5-) Sembol ve Metaforun Doğru Kullanımı
Sinemada sembol ve metafor kullanımın tarihi sinema ile hemen hemen aynı yaştadır. Bunun sebeplerinden biri çoğunlukla film süresinin filmin anlatmak istediği şeyi anlatmaya yetememesidir. Bir diğer sebebi ise doğru kullanılmış sembol ve metaforların filme daha sağlam bir altyapı ve anlam katabilmesidir. Ancak bu sembol ve metaforların yanlış kullanımı da tam tersi bir durum oluşturabilir. Buna da örnek vermek gerekirse, The Platform, normal sinema izleyicileri tarafından genellikle sevilse ve övülse de sinemayla daha içli dışlı olanlar ve eleştirmenler tarafından kullanılan metaforların bayağılığı tarafından haklı olarak ağır eleştiriler aldı. Konumuza geri dönecek olursak doğru kullanılmış semboller ve metaforlar bütününün, seyirciyi büyüleme gibi bir etkisi vardır. Yazıya mevzu bahis yönetmen için konuştuğumuzda ise elindeki en büyük kozlardan biri bu semboller ve metaforlar oluyor. Onu izleyenleri büyüleme gibi bir gizli gücü bulunduğu yargısına varmamızı kaçınılmaz kılıyor.

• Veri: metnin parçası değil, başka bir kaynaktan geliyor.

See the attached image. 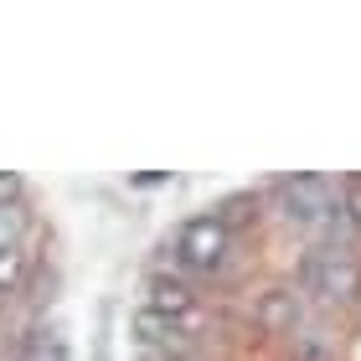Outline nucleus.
Here are the masks:
<instances>
[{"label": "nucleus", "mask_w": 361, "mask_h": 361, "mask_svg": "<svg viewBox=\"0 0 361 361\" xmlns=\"http://www.w3.org/2000/svg\"><path fill=\"white\" fill-rule=\"evenodd\" d=\"M176 258H180L186 269H202V274L222 269V258H227V227H222L217 217L186 222V227L176 233Z\"/></svg>", "instance_id": "1"}, {"label": "nucleus", "mask_w": 361, "mask_h": 361, "mask_svg": "<svg viewBox=\"0 0 361 361\" xmlns=\"http://www.w3.org/2000/svg\"><path fill=\"white\" fill-rule=\"evenodd\" d=\"M356 284H361V274H356V264H351L346 248L315 253V258L305 264V289L320 294V300H351Z\"/></svg>", "instance_id": "2"}, {"label": "nucleus", "mask_w": 361, "mask_h": 361, "mask_svg": "<svg viewBox=\"0 0 361 361\" xmlns=\"http://www.w3.org/2000/svg\"><path fill=\"white\" fill-rule=\"evenodd\" d=\"M279 207H284V217L289 222H320V217H331L336 212V196H331V186H325L320 176H294V180H284L279 186Z\"/></svg>", "instance_id": "3"}, {"label": "nucleus", "mask_w": 361, "mask_h": 361, "mask_svg": "<svg viewBox=\"0 0 361 361\" xmlns=\"http://www.w3.org/2000/svg\"><path fill=\"white\" fill-rule=\"evenodd\" d=\"M150 315L176 325L180 336L202 331V305H196V294L186 284H176V279H155V284H150Z\"/></svg>", "instance_id": "4"}, {"label": "nucleus", "mask_w": 361, "mask_h": 361, "mask_svg": "<svg viewBox=\"0 0 361 361\" xmlns=\"http://www.w3.org/2000/svg\"><path fill=\"white\" fill-rule=\"evenodd\" d=\"M258 325H264L269 336H289V331H300V315H305V305H300V289H269L264 300H258Z\"/></svg>", "instance_id": "5"}, {"label": "nucleus", "mask_w": 361, "mask_h": 361, "mask_svg": "<svg viewBox=\"0 0 361 361\" xmlns=\"http://www.w3.org/2000/svg\"><path fill=\"white\" fill-rule=\"evenodd\" d=\"M16 233H21V212H16V207H0V253L16 248Z\"/></svg>", "instance_id": "6"}, {"label": "nucleus", "mask_w": 361, "mask_h": 361, "mask_svg": "<svg viewBox=\"0 0 361 361\" xmlns=\"http://www.w3.org/2000/svg\"><path fill=\"white\" fill-rule=\"evenodd\" d=\"M294 346H300V361H325V341L315 331H305V336H294Z\"/></svg>", "instance_id": "7"}, {"label": "nucleus", "mask_w": 361, "mask_h": 361, "mask_svg": "<svg viewBox=\"0 0 361 361\" xmlns=\"http://www.w3.org/2000/svg\"><path fill=\"white\" fill-rule=\"evenodd\" d=\"M16 279H21V253L6 248V253H0V289H11Z\"/></svg>", "instance_id": "8"}, {"label": "nucleus", "mask_w": 361, "mask_h": 361, "mask_svg": "<svg viewBox=\"0 0 361 361\" xmlns=\"http://www.w3.org/2000/svg\"><path fill=\"white\" fill-rule=\"evenodd\" d=\"M16 196H21V180H16V176H0V207H11Z\"/></svg>", "instance_id": "9"}, {"label": "nucleus", "mask_w": 361, "mask_h": 361, "mask_svg": "<svg viewBox=\"0 0 361 361\" xmlns=\"http://www.w3.org/2000/svg\"><path fill=\"white\" fill-rule=\"evenodd\" d=\"M37 361H62V346H52V351H42Z\"/></svg>", "instance_id": "10"}]
</instances>
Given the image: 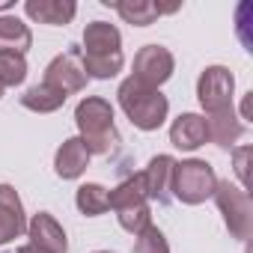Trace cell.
I'll return each mask as SVG.
<instances>
[{
    "label": "cell",
    "mask_w": 253,
    "mask_h": 253,
    "mask_svg": "<svg viewBox=\"0 0 253 253\" xmlns=\"http://www.w3.org/2000/svg\"><path fill=\"white\" fill-rule=\"evenodd\" d=\"M81 63L89 81H110L122 72L125 54H122V33L110 21H92L84 27V48Z\"/></svg>",
    "instance_id": "obj_1"
},
{
    "label": "cell",
    "mask_w": 253,
    "mask_h": 253,
    "mask_svg": "<svg viewBox=\"0 0 253 253\" xmlns=\"http://www.w3.org/2000/svg\"><path fill=\"white\" fill-rule=\"evenodd\" d=\"M78 137L89 155H107L119 143V131L113 122V104L101 95H86L75 107Z\"/></svg>",
    "instance_id": "obj_2"
},
{
    "label": "cell",
    "mask_w": 253,
    "mask_h": 253,
    "mask_svg": "<svg viewBox=\"0 0 253 253\" xmlns=\"http://www.w3.org/2000/svg\"><path fill=\"white\" fill-rule=\"evenodd\" d=\"M116 101L122 107V113L131 119L134 128L140 131H158L167 122L170 113V101L161 89H152L146 84H140L137 78H125L116 89Z\"/></svg>",
    "instance_id": "obj_3"
},
{
    "label": "cell",
    "mask_w": 253,
    "mask_h": 253,
    "mask_svg": "<svg viewBox=\"0 0 253 253\" xmlns=\"http://www.w3.org/2000/svg\"><path fill=\"white\" fill-rule=\"evenodd\" d=\"M107 206L116 211V220L125 232L140 235L146 226H152V209H149L140 173L122 179L113 191H107Z\"/></svg>",
    "instance_id": "obj_4"
},
{
    "label": "cell",
    "mask_w": 253,
    "mask_h": 253,
    "mask_svg": "<svg viewBox=\"0 0 253 253\" xmlns=\"http://www.w3.org/2000/svg\"><path fill=\"white\" fill-rule=\"evenodd\" d=\"M214 188H217V173L209 161H203V158L176 161L173 185H170L173 200H179L185 206H200L209 197H214Z\"/></svg>",
    "instance_id": "obj_5"
},
{
    "label": "cell",
    "mask_w": 253,
    "mask_h": 253,
    "mask_svg": "<svg viewBox=\"0 0 253 253\" xmlns=\"http://www.w3.org/2000/svg\"><path fill=\"white\" fill-rule=\"evenodd\" d=\"M214 203H217V211L223 214V223H226L229 235L235 241H247L250 232H253V203H250V194L244 188L232 185L229 179H217Z\"/></svg>",
    "instance_id": "obj_6"
},
{
    "label": "cell",
    "mask_w": 253,
    "mask_h": 253,
    "mask_svg": "<svg viewBox=\"0 0 253 253\" xmlns=\"http://www.w3.org/2000/svg\"><path fill=\"white\" fill-rule=\"evenodd\" d=\"M232 92H235V78L226 66H206L197 78V101L206 110V116L223 113L232 107Z\"/></svg>",
    "instance_id": "obj_7"
},
{
    "label": "cell",
    "mask_w": 253,
    "mask_h": 253,
    "mask_svg": "<svg viewBox=\"0 0 253 253\" xmlns=\"http://www.w3.org/2000/svg\"><path fill=\"white\" fill-rule=\"evenodd\" d=\"M86 72H84V63H81V48H69V51H63V54H57L48 66H45V81L42 84H48V86H54V89H60L66 98L69 95H75V92H81V89H86Z\"/></svg>",
    "instance_id": "obj_8"
},
{
    "label": "cell",
    "mask_w": 253,
    "mask_h": 253,
    "mask_svg": "<svg viewBox=\"0 0 253 253\" xmlns=\"http://www.w3.org/2000/svg\"><path fill=\"white\" fill-rule=\"evenodd\" d=\"M173 69H176V60H173L170 48H164V45H143L134 54L131 78H137L140 84H146L152 89H161L173 78Z\"/></svg>",
    "instance_id": "obj_9"
},
{
    "label": "cell",
    "mask_w": 253,
    "mask_h": 253,
    "mask_svg": "<svg viewBox=\"0 0 253 253\" xmlns=\"http://www.w3.org/2000/svg\"><path fill=\"white\" fill-rule=\"evenodd\" d=\"M173 167H176V158L173 155H155L146 164V170L140 173V182H143V191H146V200L149 203H158V206L173 203V194H170Z\"/></svg>",
    "instance_id": "obj_10"
},
{
    "label": "cell",
    "mask_w": 253,
    "mask_h": 253,
    "mask_svg": "<svg viewBox=\"0 0 253 253\" xmlns=\"http://www.w3.org/2000/svg\"><path fill=\"white\" fill-rule=\"evenodd\" d=\"M27 238L33 247H39L45 253H69L66 229L57 223V217L51 211H36L27 220Z\"/></svg>",
    "instance_id": "obj_11"
},
{
    "label": "cell",
    "mask_w": 253,
    "mask_h": 253,
    "mask_svg": "<svg viewBox=\"0 0 253 253\" xmlns=\"http://www.w3.org/2000/svg\"><path fill=\"white\" fill-rule=\"evenodd\" d=\"M27 232V217L21 197L12 185L0 182V244H9Z\"/></svg>",
    "instance_id": "obj_12"
},
{
    "label": "cell",
    "mask_w": 253,
    "mask_h": 253,
    "mask_svg": "<svg viewBox=\"0 0 253 253\" xmlns=\"http://www.w3.org/2000/svg\"><path fill=\"white\" fill-rule=\"evenodd\" d=\"M170 143L182 152H197L209 143V125L200 113H179L170 125Z\"/></svg>",
    "instance_id": "obj_13"
},
{
    "label": "cell",
    "mask_w": 253,
    "mask_h": 253,
    "mask_svg": "<svg viewBox=\"0 0 253 253\" xmlns=\"http://www.w3.org/2000/svg\"><path fill=\"white\" fill-rule=\"evenodd\" d=\"M104 6H113L119 12V18L131 27H149L155 24L158 15H170L176 12L179 6H161V3H152V0H101Z\"/></svg>",
    "instance_id": "obj_14"
},
{
    "label": "cell",
    "mask_w": 253,
    "mask_h": 253,
    "mask_svg": "<svg viewBox=\"0 0 253 253\" xmlns=\"http://www.w3.org/2000/svg\"><path fill=\"white\" fill-rule=\"evenodd\" d=\"M89 158L92 155L86 152V146L81 143V137H69V140H63V146L54 155V173L60 179H66V182L81 179L86 173V167H89Z\"/></svg>",
    "instance_id": "obj_15"
},
{
    "label": "cell",
    "mask_w": 253,
    "mask_h": 253,
    "mask_svg": "<svg viewBox=\"0 0 253 253\" xmlns=\"http://www.w3.org/2000/svg\"><path fill=\"white\" fill-rule=\"evenodd\" d=\"M24 12L36 24L60 27V24H72V18L78 15V3L75 0H27Z\"/></svg>",
    "instance_id": "obj_16"
},
{
    "label": "cell",
    "mask_w": 253,
    "mask_h": 253,
    "mask_svg": "<svg viewBox=\"0 0 253 253\" xmlns=\"http://www.w3.org/2000/svg\"><path fill=\"white\" fill-rule=\"evenodd\" d=\"M206 125H209V140L217 143L220 149H232V143L244 134V122L238 119L235 107L214 113V116H206Z\"/></svg>",
    "instance_id": "obj_17"
},
{
    "label": "cell",
    "mask_w": 253,
    "mask_h": 253,
    "mask_svg": "<svg viewBox=\"0 0 253 253\" xmlns=\"http://www.w3.org/2000/svg\"><path fill=\"white\" fill-rule=\"evenodd\" d=\"M30 45H33V33L18 15H0V51L27 54Z\"/></svg>",
    "instance_id": "obj_18"
},
{
    "label": "cell",
    "mask_w": 253,
    "mask_h": 253,
    "mask_svg": "<svg viewBox=\"0 0 253 253\" xmlns=\"http://www.w3.org/2000/svg\"><path fill=\"white\" fill-rule=\"evenodd\" d=\"M21 104L27 110H33V113H54V110H60L66 104V95L60 89L48 86V84H36L21 95Z\"/></svg>",
    "instance_id": "obj_19"
},
{
    "label": "cell",
    "mask_w": 253,
    "mask_h": 253,
    "mask_svg": "<svg viewBox=\"0 0 253 253\" xmlns=\"http://www.w3.org/2000/svg\"><path fill=\"white\" fill-rule=\"evenodd\" d=\"M75 206H78V211L86 214V217L104 214V211L110 209V206H107V188L98 185V182H84V185L78 188V194H75Z\"/></svg>",
    "instance_id": "obj_20"
},
{
    "label": "cell",
    "mask_w": 253,
    "mask_h": 253,
    "mask_svg": "<svg viewBox=\"0 0 253 253\" xmlns=\"http://www.w3.org/2000/svg\"><path fill=\"white\" fill-rule=\"evenodd\" d=\"M27 81V57L15 51H0V86H21Z\"/></svg>",
    "instance_id": "obj_21"
},
{
    "label": "cell",
    "mask_w": 253,
    "mask_h": 253,
    "mask_svg": "<svg viewBox=\"0 0 253 253\" xmlns=\"http://www.w3.org/2000/svg\"><path fill=\"white\" fill-rule=\"evenodd\" d=\"M134 253H170V244L158 226H146L140 235H134Z\"/></svg>",
    "instance_id": "obj_22"
},
{
    "label": "cell",
    "mask_w": 253,
    "mask_h": 253,
    "mask_svg": "<svg viewBox=\"0 0 253 253\" xmlns=\"http://www.w3.org/2000/svg\"><path fill=\"white\" fill-rule=\"evenodd\" d=\"M250 155H253V146L232 149V170L238 176V188H244V191H247V161H250Z\"/></svg>",
    "instance_id": "obj_23"
},
{
    "label": "cell",
    "mask_w": 253,
    "mask_h": 253,
    "mask_svg": "<svg viewBox=\"0 0 253 253\" xmlns=\"http://www.w3.org/2000/svg\"><path fill=\"white\" fill-rule=\"evenodd\" d=\"M235 15H238V33H241V42L247 45V51H250V39H247V33H244V27H247V15H253V6L250 3H238V9H235Z\"/></svg>",
    "instance_id": "obj_24"
},
{
    "label": "cell",
    "mask_w": 253,
    "mask_h": 253,
    "mask_svg": "<svg viewBox=\"0 0 253 253\" xmlns=\"http://www.w3.org/2000/svg\"><path fill=\"white\" fill-rule=\"evenodd\" d=\"M15 253H45V250H39V247H33V244H21Z\"/></svg>",
    "instance_id": "obj_25"
},
{
    "label": "cell",
    "mask_w": 253,
    "mask_h": 253,
    "mask_svg": "<svg viewBox=\"0 0 253 253\" xmlns=\"http://www.w3.org/2000/svg\"><path fill=\"white\" fill-rule=\"evenodd\" d=\"M15 6V0H0V12H6V9H12Z\"/></svg>",
    "instance_id": "obj_26"
},
{
    "label": "cell",
    "mask_w": 253,
    "mask_h": 253,
    "mask_svg": "<svg viewBox=\"0 0 253 253\" xmlns=\"http://www.w3.org/2000/svg\"><path fill=\"white\" fill-rule=\"evenodd\" d=\"M92 253H110V250H92Z\"/></svg>",
    "instance_id": "obj_27"
},
{
    "label": "cell",
    "mask_w": 253,
    "mask_h": 253,
    "mask_svg": "<svg viewBox=\"0 0 253 253\" xmlns=\"http://www.w3.org/2000/svg\"><path fill=\"white\" fill-rule=\"evenodd\" d=\"M0 95H3V86H0Z\"/></svg>",
    "instance_id": "obj_28"
}]
</instances>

Aronofsky hakkında söylenecek çok şey var ancak kısaca Aronofsky’i anlatmak istediğimizde bu beş temel etmenden bahsetmek mümkün. Son olarak bir şeyler söylemek gerekirse, Aronofsky günümüzde hem çok sevilen hem de çok nefret edilen bir yönetmen. Bana göre ise aktif kariyerine devam edenler içerisinde en dâhisi, en değeri bilinmeyeni ve gelecekte en çok değeri bilineceklerden birisi.